Contre l’érosion et le développement des padzas, Mayotte lance un programme expérimental de reboisement à Kahani, avec des techniques inédites chez nous. Des espèces végétales locales vont pouvoir reconquérir leur territoire perdu. Le programme était présenté au département ce jeudi.
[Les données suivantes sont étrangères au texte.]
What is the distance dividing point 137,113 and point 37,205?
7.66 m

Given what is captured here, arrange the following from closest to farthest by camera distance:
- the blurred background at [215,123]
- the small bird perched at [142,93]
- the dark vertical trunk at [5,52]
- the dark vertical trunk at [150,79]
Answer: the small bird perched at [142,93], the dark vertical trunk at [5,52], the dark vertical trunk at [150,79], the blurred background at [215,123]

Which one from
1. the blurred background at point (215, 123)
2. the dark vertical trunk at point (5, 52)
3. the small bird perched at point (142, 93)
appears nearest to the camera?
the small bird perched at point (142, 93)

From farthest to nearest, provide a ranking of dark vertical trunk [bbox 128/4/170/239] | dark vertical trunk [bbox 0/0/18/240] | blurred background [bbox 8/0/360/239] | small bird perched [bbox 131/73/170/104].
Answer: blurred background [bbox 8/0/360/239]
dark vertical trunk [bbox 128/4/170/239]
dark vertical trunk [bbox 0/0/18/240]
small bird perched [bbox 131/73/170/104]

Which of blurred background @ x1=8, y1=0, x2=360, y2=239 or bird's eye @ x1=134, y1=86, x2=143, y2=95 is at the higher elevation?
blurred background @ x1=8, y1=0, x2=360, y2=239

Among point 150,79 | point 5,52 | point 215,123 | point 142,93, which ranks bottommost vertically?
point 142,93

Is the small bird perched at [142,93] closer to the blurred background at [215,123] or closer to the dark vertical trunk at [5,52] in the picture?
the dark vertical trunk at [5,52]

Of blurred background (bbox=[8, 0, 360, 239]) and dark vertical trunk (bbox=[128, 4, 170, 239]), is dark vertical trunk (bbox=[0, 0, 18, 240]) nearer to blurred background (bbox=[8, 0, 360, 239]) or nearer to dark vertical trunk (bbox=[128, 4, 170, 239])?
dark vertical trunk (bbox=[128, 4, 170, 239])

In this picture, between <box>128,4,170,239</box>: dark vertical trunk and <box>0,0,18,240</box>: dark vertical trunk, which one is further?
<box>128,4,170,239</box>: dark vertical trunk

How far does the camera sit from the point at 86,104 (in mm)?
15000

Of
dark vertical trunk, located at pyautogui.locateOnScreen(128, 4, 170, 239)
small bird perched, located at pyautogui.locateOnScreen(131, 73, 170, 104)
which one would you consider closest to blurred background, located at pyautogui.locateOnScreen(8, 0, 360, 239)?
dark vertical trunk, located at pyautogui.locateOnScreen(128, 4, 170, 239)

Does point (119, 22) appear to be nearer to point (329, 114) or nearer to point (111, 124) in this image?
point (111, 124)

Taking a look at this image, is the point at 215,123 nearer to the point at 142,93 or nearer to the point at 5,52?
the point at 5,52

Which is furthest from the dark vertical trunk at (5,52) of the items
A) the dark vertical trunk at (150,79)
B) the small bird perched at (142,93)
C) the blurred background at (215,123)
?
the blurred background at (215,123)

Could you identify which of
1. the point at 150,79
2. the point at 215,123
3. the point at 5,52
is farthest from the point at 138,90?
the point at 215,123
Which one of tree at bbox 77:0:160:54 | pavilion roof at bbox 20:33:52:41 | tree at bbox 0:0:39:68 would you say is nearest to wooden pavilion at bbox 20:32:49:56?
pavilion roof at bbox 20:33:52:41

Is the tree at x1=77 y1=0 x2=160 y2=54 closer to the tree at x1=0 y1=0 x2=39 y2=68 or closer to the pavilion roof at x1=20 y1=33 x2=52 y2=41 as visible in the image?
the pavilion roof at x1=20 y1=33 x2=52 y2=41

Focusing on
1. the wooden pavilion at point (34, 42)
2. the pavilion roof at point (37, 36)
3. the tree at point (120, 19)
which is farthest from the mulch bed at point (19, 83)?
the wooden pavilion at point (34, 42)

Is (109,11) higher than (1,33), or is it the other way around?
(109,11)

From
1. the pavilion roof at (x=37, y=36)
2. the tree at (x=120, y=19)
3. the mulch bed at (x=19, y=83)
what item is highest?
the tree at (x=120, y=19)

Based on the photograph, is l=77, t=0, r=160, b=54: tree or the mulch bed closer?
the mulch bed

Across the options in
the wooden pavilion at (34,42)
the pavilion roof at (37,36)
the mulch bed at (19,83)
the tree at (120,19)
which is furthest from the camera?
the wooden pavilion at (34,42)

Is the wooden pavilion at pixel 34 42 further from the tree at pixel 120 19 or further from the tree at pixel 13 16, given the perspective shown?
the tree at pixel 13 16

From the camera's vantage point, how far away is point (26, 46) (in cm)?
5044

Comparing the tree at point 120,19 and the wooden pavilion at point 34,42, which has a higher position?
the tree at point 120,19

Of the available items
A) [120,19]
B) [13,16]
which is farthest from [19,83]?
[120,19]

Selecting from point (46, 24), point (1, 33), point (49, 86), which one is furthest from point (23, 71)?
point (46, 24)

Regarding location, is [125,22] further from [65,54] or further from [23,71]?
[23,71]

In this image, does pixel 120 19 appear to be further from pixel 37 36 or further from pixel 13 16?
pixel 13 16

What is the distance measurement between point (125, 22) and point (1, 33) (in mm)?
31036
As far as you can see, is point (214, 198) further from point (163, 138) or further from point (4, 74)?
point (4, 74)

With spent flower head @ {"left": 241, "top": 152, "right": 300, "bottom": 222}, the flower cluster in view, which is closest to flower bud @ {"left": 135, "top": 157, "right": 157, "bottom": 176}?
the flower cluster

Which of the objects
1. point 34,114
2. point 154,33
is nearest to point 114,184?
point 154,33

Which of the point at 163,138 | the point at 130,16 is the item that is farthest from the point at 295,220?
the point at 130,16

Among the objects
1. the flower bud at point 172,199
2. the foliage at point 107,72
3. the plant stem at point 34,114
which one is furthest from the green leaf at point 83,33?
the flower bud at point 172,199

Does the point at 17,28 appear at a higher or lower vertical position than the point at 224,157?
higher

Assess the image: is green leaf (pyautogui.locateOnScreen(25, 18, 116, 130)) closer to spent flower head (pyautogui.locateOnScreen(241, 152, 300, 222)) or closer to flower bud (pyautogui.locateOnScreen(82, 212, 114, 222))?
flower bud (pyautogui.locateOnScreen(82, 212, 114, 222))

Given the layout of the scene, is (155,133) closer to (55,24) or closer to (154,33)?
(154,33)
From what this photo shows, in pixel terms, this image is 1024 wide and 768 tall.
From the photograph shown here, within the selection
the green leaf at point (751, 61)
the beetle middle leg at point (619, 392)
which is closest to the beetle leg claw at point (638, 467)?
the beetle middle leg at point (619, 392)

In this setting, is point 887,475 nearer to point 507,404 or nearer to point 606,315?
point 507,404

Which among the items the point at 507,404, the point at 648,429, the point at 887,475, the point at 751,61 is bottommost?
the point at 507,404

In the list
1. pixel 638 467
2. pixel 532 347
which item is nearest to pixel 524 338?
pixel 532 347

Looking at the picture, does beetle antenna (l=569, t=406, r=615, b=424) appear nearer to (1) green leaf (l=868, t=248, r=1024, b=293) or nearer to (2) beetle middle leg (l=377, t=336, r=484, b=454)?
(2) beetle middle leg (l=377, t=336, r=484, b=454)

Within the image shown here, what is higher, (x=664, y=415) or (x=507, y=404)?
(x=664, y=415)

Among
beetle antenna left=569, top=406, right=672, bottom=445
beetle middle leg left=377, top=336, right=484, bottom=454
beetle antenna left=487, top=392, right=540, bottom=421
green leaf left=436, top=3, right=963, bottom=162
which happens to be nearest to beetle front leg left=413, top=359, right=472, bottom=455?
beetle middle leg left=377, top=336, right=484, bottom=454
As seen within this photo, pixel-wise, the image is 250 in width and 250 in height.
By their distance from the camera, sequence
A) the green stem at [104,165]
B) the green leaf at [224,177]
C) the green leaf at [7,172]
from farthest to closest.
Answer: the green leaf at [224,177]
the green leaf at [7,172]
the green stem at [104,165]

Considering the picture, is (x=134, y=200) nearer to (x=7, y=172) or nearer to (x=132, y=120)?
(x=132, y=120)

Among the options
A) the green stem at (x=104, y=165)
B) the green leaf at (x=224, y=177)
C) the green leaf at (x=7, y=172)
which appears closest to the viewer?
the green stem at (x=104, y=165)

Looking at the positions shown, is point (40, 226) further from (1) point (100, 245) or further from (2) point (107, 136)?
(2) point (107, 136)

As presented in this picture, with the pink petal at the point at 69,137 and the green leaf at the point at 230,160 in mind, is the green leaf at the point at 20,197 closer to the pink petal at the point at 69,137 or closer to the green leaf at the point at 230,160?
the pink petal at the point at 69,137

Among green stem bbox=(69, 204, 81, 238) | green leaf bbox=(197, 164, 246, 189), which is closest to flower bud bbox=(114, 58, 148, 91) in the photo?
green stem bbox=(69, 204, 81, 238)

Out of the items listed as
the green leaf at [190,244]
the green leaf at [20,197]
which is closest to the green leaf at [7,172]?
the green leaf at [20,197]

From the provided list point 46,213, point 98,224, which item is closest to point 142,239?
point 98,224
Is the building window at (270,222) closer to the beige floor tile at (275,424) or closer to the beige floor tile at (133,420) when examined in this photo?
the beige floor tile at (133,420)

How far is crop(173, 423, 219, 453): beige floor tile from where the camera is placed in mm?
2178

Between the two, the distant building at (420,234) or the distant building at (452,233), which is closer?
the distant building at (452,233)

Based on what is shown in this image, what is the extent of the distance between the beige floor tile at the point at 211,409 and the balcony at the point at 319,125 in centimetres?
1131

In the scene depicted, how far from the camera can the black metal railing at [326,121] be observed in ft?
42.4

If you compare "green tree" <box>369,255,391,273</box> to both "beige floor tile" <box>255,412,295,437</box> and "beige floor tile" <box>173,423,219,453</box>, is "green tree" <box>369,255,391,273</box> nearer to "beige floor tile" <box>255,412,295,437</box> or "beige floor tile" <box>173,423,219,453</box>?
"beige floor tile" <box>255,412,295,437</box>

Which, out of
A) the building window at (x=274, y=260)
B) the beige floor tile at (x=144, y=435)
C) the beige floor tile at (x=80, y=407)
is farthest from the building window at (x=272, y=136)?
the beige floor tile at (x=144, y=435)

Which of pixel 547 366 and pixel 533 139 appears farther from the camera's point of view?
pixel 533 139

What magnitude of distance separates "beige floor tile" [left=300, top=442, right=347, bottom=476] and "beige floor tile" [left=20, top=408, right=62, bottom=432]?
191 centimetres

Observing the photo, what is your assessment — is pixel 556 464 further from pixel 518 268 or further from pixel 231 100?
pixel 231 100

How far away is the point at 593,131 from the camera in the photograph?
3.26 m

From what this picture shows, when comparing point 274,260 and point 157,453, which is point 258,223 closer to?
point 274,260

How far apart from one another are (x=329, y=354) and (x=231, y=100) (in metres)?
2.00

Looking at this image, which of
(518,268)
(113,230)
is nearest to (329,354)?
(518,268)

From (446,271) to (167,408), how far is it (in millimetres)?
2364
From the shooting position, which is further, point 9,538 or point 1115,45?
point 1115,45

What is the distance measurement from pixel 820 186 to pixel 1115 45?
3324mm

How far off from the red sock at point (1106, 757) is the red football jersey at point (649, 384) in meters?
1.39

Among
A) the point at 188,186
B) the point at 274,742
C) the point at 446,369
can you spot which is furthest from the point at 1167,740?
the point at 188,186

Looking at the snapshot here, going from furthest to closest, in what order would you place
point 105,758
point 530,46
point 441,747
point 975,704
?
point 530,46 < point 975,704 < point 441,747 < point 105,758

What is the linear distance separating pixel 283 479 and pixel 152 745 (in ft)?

Les tentatives pour lutter contre le recul des espaces boisés ne datent pas d’aujourd’hui dans notre département. La DAAF (direction de la forêt) et le service forêt du département ont déjà mené des expériences. Mais c’est une nouvelle période qui s’ouvre avec un programme expérimental dont l’approche est inédite à plus d’un titre.
Jusqu’à présent, les espèces végétales utilisées pour le reboisement étaient «exotiques». On utilisait par exemple l’acacia, une plante qui n’a pas sa place naturellement sur notre île.
«Désormais, nous allons chercher des alternatives pour reboiser avec des espèces indigènes», explique Jeannette Lartigue, responsable du service ressource forestière du département.
Problème : on a encore beaucoup à apprendre sur ces espèces et en particulier sur la façon de les mettre en culture pour pouvoir produire des plants à grande échelle.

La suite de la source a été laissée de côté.